Begin RECORDS SUPPLIED

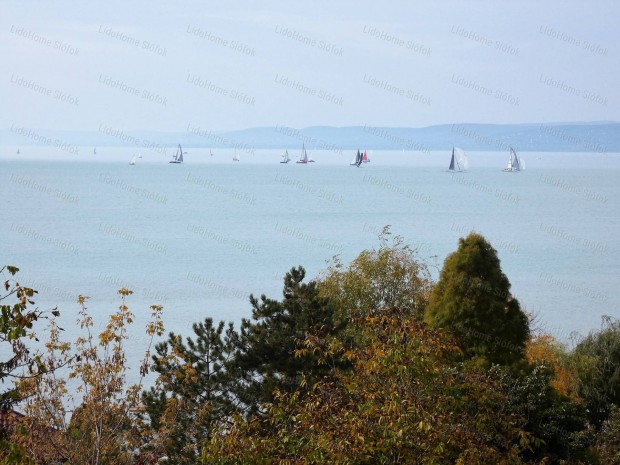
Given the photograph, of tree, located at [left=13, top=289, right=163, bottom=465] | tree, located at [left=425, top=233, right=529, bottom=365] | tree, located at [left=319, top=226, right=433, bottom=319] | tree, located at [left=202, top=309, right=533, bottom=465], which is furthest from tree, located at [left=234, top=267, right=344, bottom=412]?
tree, located at [left=319, top=226, right=433, bottom=319]

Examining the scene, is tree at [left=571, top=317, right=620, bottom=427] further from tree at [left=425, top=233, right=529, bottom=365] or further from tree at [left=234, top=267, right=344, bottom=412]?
tree at [left=234, top=267, right=344, bottom=412]

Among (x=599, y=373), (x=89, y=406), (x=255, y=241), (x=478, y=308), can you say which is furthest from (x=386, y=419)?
(x=255, y=241)

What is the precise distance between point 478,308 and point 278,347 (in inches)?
204

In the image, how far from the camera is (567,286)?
83.1 m

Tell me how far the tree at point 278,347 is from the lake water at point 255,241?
29.5m

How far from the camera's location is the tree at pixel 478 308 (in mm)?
22578

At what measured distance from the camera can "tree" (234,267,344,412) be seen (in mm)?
20359

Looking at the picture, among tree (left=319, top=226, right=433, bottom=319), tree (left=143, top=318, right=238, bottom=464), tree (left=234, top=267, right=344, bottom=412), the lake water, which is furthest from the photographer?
the lake water

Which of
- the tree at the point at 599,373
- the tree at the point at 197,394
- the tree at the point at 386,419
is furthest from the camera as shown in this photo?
the tree at the point at 599,373

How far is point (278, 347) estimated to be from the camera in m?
20.9

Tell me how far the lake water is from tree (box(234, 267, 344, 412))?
2952 cm

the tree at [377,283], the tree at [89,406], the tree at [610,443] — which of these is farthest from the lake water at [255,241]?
the tree at [89,406]

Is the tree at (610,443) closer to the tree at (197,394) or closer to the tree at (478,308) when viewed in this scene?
the tree at (478,308)

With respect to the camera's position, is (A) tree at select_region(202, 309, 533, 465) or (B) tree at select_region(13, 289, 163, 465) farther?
(B) tree at select_region(13, 289, 163, 465)
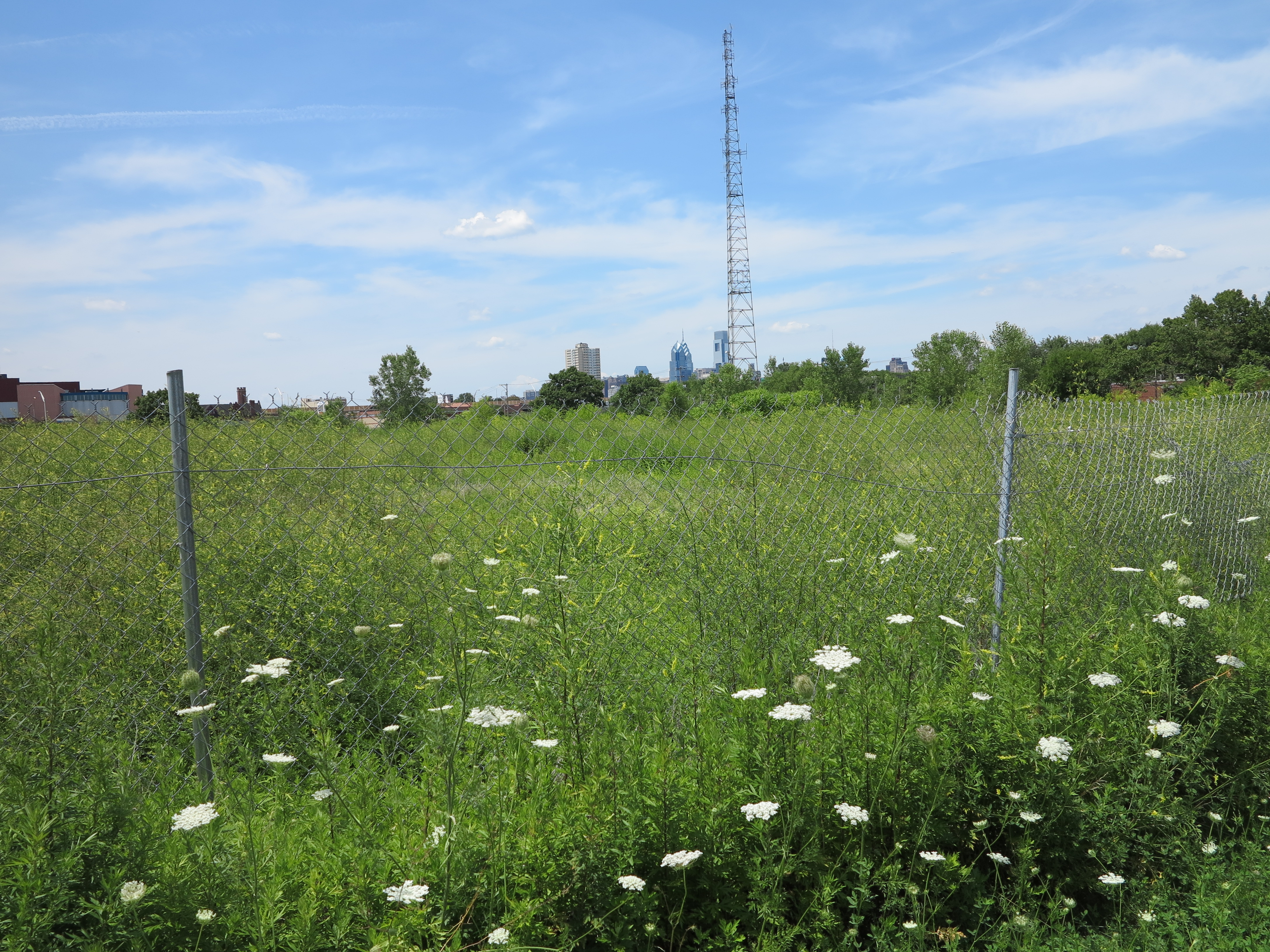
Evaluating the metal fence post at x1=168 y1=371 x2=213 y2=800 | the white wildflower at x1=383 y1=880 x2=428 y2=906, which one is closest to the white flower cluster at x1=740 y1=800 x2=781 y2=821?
the white wildflower at x1=383 y1=880 x2=428 y2=906

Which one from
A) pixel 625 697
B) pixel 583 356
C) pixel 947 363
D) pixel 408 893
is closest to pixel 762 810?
pixel 408 893

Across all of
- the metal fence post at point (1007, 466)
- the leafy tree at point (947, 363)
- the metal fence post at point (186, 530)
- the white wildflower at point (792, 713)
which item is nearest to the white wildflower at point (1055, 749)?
the white wildflower at point (792, 713)

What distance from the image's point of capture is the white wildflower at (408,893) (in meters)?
1.82

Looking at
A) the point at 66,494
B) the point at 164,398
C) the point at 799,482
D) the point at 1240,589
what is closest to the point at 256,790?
the point at 164,398

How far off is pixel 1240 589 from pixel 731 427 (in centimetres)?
455

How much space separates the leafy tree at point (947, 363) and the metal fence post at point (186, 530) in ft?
93.7

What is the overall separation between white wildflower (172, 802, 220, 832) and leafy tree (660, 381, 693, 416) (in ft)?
7.29

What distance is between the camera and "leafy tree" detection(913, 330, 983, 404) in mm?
37094

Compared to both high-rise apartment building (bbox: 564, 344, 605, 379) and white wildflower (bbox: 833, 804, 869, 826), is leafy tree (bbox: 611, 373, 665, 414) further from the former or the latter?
high-rise apartment building (bbox: 564, 344, 605, 379)

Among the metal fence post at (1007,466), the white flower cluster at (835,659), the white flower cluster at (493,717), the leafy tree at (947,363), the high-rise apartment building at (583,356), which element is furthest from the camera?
the high-rise apartment building at (583,356)

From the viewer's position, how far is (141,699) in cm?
358

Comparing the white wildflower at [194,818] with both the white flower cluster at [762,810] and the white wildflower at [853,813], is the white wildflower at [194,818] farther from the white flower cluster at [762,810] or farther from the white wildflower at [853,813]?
the white wildflower at [853,813]

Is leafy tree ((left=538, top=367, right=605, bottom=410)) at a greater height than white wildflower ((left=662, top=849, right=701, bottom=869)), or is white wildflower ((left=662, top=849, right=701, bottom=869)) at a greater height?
leafy tree ((left=538, top=367, right=605, bottom=410))

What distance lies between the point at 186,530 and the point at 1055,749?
3.23m
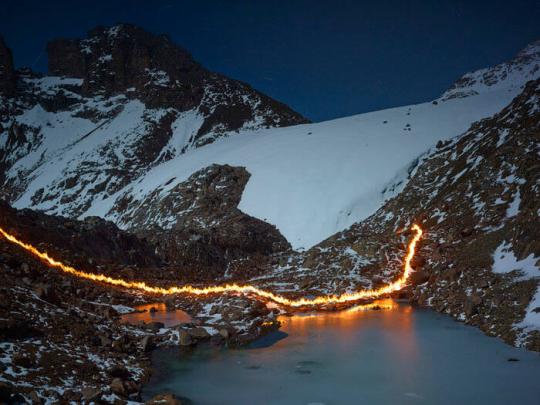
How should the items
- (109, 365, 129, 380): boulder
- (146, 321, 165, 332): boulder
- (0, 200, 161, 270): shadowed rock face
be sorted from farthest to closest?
(0, 200, 161, 270): shadowed rock face < (146, 321, 165, 332): boulder < (109, 365, 129, 380): boulder

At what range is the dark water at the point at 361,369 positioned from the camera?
13695mm

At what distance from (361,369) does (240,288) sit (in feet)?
49.1

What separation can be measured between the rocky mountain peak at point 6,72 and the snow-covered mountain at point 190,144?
4.30 meters

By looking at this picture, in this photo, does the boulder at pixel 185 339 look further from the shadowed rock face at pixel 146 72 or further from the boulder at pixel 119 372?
the shadowed rock face at pixel 146 72

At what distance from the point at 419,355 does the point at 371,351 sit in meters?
1.75

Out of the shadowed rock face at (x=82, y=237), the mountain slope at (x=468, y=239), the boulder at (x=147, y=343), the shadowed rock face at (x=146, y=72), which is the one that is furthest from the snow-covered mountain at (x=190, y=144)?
the boulder at (x=147, y=343)

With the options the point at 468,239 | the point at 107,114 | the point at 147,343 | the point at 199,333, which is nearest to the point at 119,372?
the point at 147,343

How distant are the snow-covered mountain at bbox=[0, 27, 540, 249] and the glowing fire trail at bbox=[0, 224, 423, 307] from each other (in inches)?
441

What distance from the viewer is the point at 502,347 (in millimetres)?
17219

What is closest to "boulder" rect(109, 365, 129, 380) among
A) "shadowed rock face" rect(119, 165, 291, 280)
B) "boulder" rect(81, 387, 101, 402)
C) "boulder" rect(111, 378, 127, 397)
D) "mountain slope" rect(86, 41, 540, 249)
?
"boulder" rect(111, 378, 127, 397)

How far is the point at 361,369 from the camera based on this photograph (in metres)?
16.2

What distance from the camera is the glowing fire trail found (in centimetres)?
2740

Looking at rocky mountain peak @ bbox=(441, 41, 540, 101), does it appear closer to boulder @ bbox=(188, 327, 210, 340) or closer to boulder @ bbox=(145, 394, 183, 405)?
boulder @ bbox=(188, 327, 210, 340)

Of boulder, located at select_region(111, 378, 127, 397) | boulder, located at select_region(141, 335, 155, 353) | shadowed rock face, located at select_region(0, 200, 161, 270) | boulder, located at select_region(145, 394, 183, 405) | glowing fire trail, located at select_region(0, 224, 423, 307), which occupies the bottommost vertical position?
boulder, located at select_region(145, 394, 183, 405)
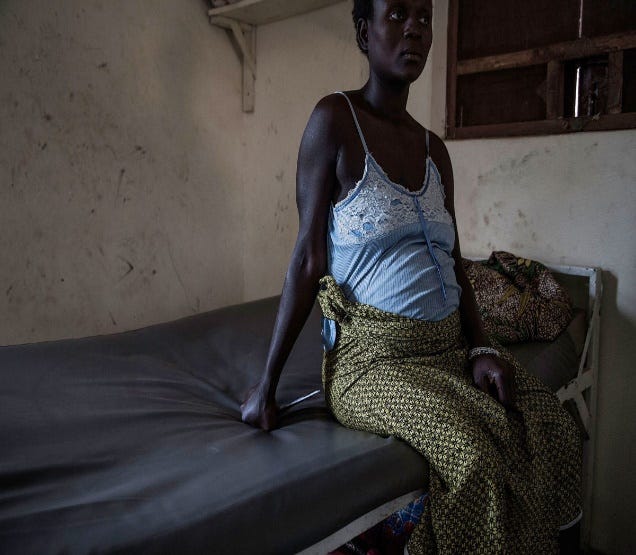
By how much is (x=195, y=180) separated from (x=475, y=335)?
1857 mm

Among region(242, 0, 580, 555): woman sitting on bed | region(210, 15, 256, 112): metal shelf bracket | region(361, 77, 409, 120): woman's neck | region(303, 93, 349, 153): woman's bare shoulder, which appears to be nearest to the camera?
region(242, 0, 580, 555): woman sitting on bed

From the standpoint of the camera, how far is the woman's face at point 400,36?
49.8 inches

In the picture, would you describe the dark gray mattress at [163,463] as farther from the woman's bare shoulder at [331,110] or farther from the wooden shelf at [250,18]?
the wooden shelf at [250,18]

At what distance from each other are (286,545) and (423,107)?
74.0 inches

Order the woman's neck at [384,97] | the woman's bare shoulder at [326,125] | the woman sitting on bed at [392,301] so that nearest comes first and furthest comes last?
the woman sitting on bed at [392,301], the woman's bare shoulder at [326,125], the woman's neck at [384,97]

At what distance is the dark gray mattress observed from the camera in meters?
0.85

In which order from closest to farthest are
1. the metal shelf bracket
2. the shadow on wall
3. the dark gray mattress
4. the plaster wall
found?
the dark gray mattress, the shadow on wall, the plaster wall, the metal shelf bracket

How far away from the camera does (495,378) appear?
4.09ft

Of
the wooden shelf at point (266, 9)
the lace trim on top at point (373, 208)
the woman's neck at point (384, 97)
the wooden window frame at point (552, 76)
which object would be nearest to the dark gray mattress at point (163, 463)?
the lace trim on top at point (373, 208)

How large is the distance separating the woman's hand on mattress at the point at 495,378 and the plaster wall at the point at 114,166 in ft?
5.87

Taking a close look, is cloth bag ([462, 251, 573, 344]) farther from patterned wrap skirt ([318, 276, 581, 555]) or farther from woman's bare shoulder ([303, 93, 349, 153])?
woman's bare shoulder ([303, 93, 349, 153])

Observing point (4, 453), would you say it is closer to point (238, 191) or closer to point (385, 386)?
point (385, 386)

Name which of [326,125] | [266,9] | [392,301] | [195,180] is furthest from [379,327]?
[266,9]

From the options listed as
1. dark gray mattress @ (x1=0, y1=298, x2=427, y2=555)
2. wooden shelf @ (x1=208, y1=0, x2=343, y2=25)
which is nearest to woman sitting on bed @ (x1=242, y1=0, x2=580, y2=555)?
dark gray mattress @ (x1=0, y1=298, x2=427, y2=555)
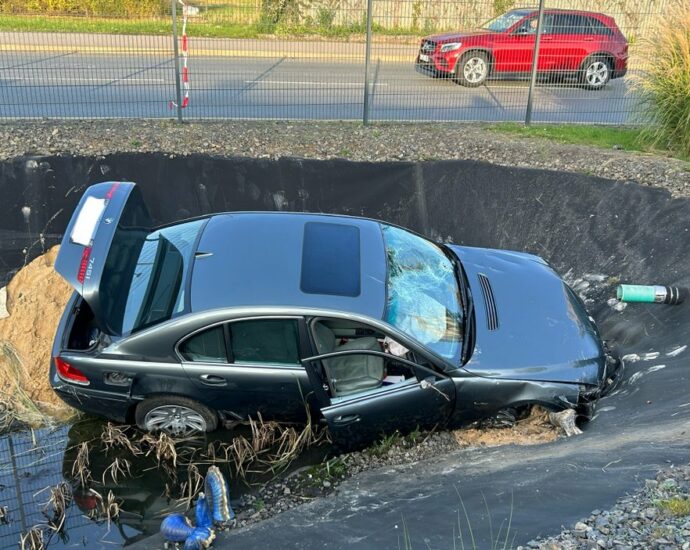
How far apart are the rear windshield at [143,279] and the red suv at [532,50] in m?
7.13

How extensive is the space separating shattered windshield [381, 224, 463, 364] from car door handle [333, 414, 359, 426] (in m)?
0.77

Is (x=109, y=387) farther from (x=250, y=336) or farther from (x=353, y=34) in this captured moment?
(x=353, y=34)

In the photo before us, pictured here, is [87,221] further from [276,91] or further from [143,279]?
[276,91]

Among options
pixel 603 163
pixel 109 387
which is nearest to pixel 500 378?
pixel 109 387

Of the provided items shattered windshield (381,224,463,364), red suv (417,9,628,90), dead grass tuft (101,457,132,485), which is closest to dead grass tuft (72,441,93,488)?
dead grass tuft (101,457,132,485)

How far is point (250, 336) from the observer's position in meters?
4.98

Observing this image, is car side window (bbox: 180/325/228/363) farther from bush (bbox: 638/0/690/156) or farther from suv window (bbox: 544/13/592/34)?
suv window (bbox: 544/13/592/34)

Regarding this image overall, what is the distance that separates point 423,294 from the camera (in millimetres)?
5324

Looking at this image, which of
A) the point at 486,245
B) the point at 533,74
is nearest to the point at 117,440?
the point at 486,245

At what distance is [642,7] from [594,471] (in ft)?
31.6

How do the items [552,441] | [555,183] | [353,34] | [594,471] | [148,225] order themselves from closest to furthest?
[594,471] < [552,441] < [148,225] < [555,183] < [353,34]

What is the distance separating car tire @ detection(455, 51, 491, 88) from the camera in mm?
11586

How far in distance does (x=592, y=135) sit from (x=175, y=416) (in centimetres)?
819

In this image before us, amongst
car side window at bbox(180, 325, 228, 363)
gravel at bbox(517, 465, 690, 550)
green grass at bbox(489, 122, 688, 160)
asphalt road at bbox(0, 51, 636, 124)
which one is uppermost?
asphalt road at bbox(0, 51, 636, 124)
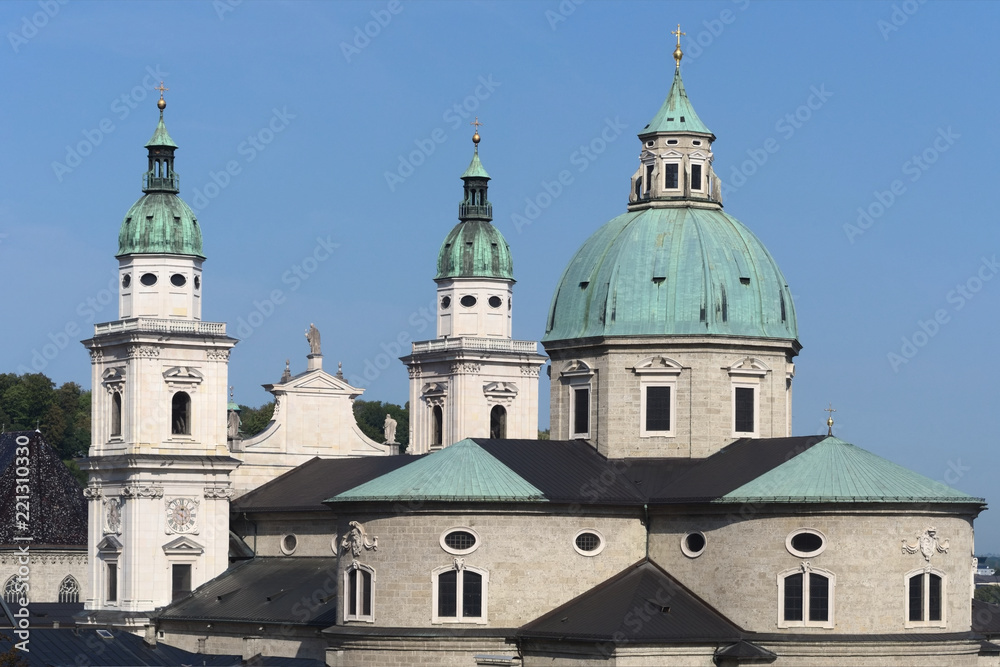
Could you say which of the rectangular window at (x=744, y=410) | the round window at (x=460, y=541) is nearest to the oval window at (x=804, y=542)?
the rectangular window at (x=744, y=410)

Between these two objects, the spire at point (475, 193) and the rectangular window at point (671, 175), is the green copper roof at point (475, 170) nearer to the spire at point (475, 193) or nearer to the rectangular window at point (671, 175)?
the spire at point (475, 193)

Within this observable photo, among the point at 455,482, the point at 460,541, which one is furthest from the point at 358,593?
the point at 455,482

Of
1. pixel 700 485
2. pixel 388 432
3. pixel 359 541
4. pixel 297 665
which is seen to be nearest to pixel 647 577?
pixel 700 485

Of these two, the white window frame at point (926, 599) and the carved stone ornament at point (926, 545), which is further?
the carved stone ornament at point (926, 545)

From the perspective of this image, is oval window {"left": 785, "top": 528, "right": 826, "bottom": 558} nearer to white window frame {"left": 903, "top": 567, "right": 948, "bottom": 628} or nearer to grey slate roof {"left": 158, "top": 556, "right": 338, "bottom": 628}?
white window frame {"left": 903, "top": 567, "right": 948, "bottom": 628}

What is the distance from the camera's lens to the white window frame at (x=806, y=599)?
76062 mm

End RECORDS SUPPLIED

The lines from the one holding "At what distance is [642,7]" through the end of the material above are to be echoed exactly, both ends included. Do not include pictures.

At what distance is [642,7] from [594,471] (in ft)?
31.6

How do the items [552,441] | [555,183] | [353,34] | [594,471] | [148,225] order themselves from closest to furthest?
[594,471] < [552,441] < [148,225] < [555,183] < [353,34]

What is the distance separating car tire @ detection(455, 51, 491, 88) from the camera in mm?
11586

How far in distance does (x=592, y=135) sit from (x=175, y=416) (in centimetres)?
819

In this image before us, amongst
car side window at bbox(180, 325, 228, 363)
gravel at bbox(517, 465, 690, 550)
green grass at bbox(489, 122, 688, 160)
asphalt road at bbox(0, 51, 636, 124)
which one is uppermost?
asphalt road at bbox(0, 51, 636, 124)
Could you say which of the rectangular window at (x=744, y=410) | the round window at (x=460, y=541) is nearest to the oval window at (x=804, y=542)?
the rectangular window at (x=744, y=410)

Between these two objects, the spire at point (475, 193) and the rectangular window at point (671, 175), is the green copper roof at point (475, 170) nearer to the spire at point (475, 193) or nearer to the rectangular window at point (671, 175)?
the spire at point (475, 193)

Within this observable photo, among the point at 455,482, the point at 460,541, which one is furthest from the point at 358,593?
the point at 455,482

Of
1. pixel 700 485
2. pixel 388 432
3. pixel 359 541
4. pixel 297 665
which is seen to be nearest to pixel 647 577?
pixel 700 485

Of these two, the white window frame at point (926, 599) and the carved stone ornament at point (926, 545), which is further?
the carved stone ornament at point (926, 545)

From the perspective of this image, is oval window {"left": 785, "top": 528, "right": 826, "bottom": 558} nearer to white window frame {"left": 903, "top": 567, "right": 948, "bottom": 628} or nearer to grey slate roof {"left": 158, "top": 556, "right": 338, "bottom": 628}?
white window frame {"left": 903, "top": 567, "right": 948, "bottom": 628}

What is the distance from the camera's lens to the white window frame at (x=806, y=599)?
76062 mm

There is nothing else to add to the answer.